Я понимала и чувствовала. Голод, алчный, жуткий, что ворочается внутри и крушит сознание и волю, а кажется, что и внутренности и кости.
– Понимаю, – кивнула я и толкнула сама уже дверь.
И пары шагов не прошла, как Данила дернул с моих плеч куртку и следом содрал через голову все выше пояса, не обращая внимание на треск ткани и чуть уши мне не оторвав. Спеленал меня руками, сразу же накрывая груди ладонями и обжигая уличным холодом. Впился в изгиб шеи жестким поцелуем, под который я с готовностью подставилась, откидывая голову на его плечо, приветствуя обливший мигом жар. Вжался сзади до боли, бесстыдно демонстрируя, какую степень возбуждения испытывает, и разрушая этим остатки и моей способности сопротивляться своему и удерживать адекватность.
Затрясло до лязга зубов, из груди рванулся совершенно нечеловеческий звук, и я сама судорожно расправилась с пуговицей и молнией на своих джинсах, пихая их нетерпеливо со своих бедер, пока Данила продолжал стискивать меня и жадно сжимать, тесня одновременно к узкой койке. Наступая беспощадно на штанины, вылезла из штанов, стряхивая их сразу с сапожками, и с усилием развернулась в его захвате. Поймала его губы, обвила шею и требовательно потянула, принуждая завалиться на меня, не разрывая при этом глубокого, поглощающего поцелуя со вкусом соли и меди. Необходимость, адская нужда в нем жгла меня изнутри уже нестерпимо. Мне он был нужен внутри немедленно, он нужен внутри… Он нужен…Он…
Не он!
Превращение дикой похоти в такую же по мощи ярость было столь молниеносным, что я просто не успела уловить и хоть как-то затормозить озверение. Мгновение назад я целовала суматошно Данилу и ненасытно скользила по его плечам и спине ладонями, безумно наслаждаясь исчезновением между нами преград в виде чертовых тряпок, изгибалась, распахивая бедра шире навстречу, ощущая его обжигающую плоть у самого входа в мое тело, и вот уже кусаю с остервенением, желая выгрызть его сердце, и рву его выпершими когтями.
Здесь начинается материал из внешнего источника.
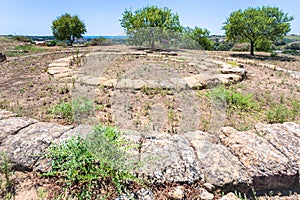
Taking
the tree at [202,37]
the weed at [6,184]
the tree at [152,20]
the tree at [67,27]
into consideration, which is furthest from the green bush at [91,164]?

Не я. Моя озверевшая сила, что хочет жрать-жрать-жрать, но не его! Не его! Егора-Егора-Егора!
Однако Лукин был явно готов к такому повороту. Как и тогда, в гостинице, мои запястья оказались в железном захвате его руки, пальцы второй легли мне на горло, не душа, но приковывая к месту и не позволяя кусаться. Он приподнялся и замер на несколько секунд, всматриваясь мне в лицо, его собственное исказилось в гримасе гнева и разочарования, пока я извивалась под ним, силилась лягнуть или хоть ударить пятками, на деле лишь вжимая его в себя еще сильнее.
– Так, значит, василек, – прохрипел он и мощно двинул бедрами, входя в меня разом, до полного контакта тел, будто карая.
И я приняла это, потому что несмотря на охватившее безумие знала, что не меня. Мою силу. За то, что она требовала не его. Ведьмак впился в меня жрущим заживо взглядом и врезался в меня раз за разом, как если бы не к наслаждению гнал обоих, а хотел разрушить меня или что-то во мне. Оскаленный, бледный, весь в испарине и глазами, что стали чудиться темными провалами в похотливую бездну, он молотил и молотил, вбивая меня нещадно в жалобно стонущую под нами койку, круша-круша-круша. И в какой-то момент ему это все же удалось. Меня зашвырнуло к некоей грани, за которой перестала различать себя и силу, все смешалось, становясь просто запредельным удовольствием-насыщением. Меня закрутило-замотало в нем, а вот выплыла уже я снова цельная, переполненная. И была встречена-подхвачена на поверхности губами содрогающегося еще в собственной эйфории Данилы, что целовал меня нежно-нежно. Настолько, что, отвечая ему, я вдруг залилась слезами. А он сцеловал и их, шепча мне неразборчиво нечто успокоительное, отчего внутри стало окончательно тихо и тепло.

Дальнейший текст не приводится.